25.01.2010, 21:32 | tags: Diverses 239
Thomas Altmann, Mitteldeutsche Zeitung/ Dessau-Roßlau, 26.01.2010
Schnee liegt auf den Rosen
Konzert: Gitte Haenning und ihre Band waren im Anhaltischen Theater zu Gast
Die kleinbürgerliche Alternative zum küssenden Kuhjungen, der gehänselte Favorit der Frau Mama fürs Fräulein Tochter soll einst, im Jahr 1963, den Protest einer bayrischen Bahnbeamten-Vereinigung erregt haben. Sonst hielt sich der soziale Aufruhr, den Gittes erster großer Hit lostrat, in den Grenzen der Schlager-Begeisterung.
"Ich will 'nen Cowboy als Mann" sang Gitte, die längst als Gitte Haenning auftritt, auch am Freitag im Anhaltischen Theater, aber deutlich gekürzt und augenzwinkernd, mit einem fingerschnalzenden Vorspiel, als gelte es eine Jugendsünde lächelnd anzuzapfen. Ihr aktueller Cowgirl-Look tut dem kaum einen Abbruch. Das Ballonkleid scheint geerdet.
"Jetzt leb ich jeden Tag aus, jetzt trink ich jedes Glas leer": "Ich will alles" heißt ihre aktuelle Tour. 2002 war Gitte Haenning, die sich auch als Jazz-Interpretin einen Namen gemacht hat, schon einmal in Dessau, damals zum Kurt-Weill-Fest. "I'm a stranger here myself" hießen ihre "Songs für starke Frauen" in der Marienkirche. "Risse in der Seele, Make-up im Gesicht". Vielleicht. "Ich bin stark" singt sie im Theater mit einer in den Höhen athletischen, leicht brennenden und in den tieferen Lagen erdig warmen, maßvoll anhänglichen Stimme.

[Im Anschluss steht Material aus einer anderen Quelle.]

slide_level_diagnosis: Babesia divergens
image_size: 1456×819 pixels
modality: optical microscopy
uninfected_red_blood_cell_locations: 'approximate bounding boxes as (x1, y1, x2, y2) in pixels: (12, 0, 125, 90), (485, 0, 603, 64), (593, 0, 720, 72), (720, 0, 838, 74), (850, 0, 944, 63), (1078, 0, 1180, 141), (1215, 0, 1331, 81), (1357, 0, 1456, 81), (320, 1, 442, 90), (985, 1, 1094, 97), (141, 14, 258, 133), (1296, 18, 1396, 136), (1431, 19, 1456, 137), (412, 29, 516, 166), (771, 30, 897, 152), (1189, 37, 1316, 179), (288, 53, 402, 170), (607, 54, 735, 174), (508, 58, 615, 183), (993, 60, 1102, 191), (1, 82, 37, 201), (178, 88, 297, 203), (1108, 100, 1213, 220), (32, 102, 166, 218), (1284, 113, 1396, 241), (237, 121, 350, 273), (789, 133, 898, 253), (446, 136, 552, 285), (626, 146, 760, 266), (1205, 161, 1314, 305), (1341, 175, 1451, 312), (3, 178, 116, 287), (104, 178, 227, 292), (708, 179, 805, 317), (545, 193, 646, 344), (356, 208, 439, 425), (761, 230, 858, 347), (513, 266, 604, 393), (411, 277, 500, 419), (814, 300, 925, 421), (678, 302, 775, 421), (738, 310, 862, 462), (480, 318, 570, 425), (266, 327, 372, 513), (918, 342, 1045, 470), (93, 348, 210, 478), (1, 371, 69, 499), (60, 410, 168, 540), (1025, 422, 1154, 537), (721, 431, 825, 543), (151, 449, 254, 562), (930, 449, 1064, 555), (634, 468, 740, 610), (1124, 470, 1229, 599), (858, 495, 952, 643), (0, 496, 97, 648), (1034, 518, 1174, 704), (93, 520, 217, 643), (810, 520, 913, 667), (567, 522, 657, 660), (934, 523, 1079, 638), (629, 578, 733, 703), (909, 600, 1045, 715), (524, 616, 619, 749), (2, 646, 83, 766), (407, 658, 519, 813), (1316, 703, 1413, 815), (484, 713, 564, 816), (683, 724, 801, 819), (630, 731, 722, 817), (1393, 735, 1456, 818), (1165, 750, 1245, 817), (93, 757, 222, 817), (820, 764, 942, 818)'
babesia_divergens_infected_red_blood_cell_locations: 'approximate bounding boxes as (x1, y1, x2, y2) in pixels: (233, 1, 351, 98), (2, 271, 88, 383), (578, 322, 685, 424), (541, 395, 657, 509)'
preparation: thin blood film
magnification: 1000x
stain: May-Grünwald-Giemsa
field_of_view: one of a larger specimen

Dass die Lieder, deren Textdichte und -schwere nicht immer von grübelnder Tiefe künden, plötzlich doch wie aus leichter Hand illustrierte Geschichten aufblättern, ist auch den neuen Arrangements und der neuen Band zu danken. Bläser, Geige, Bass, Gitarre, Drums, Percussion und Klavier, so richtig aus Holz und Guss: 13 Musiker gehören zur Band, die mit dem lustvollen Herzblut einer rockig, poppigen Big-Band so spielfreudig wie routiniert musiziert. Der Saxophonist und Arrangeur Friedemann Matzeit spielt Klavier und dirigiert zuweilen. Er hat die Lieder lust- und kunstvoll arrangiert. Und Gitte lässt den Musikern Platz für viele schön skizzierte Soli.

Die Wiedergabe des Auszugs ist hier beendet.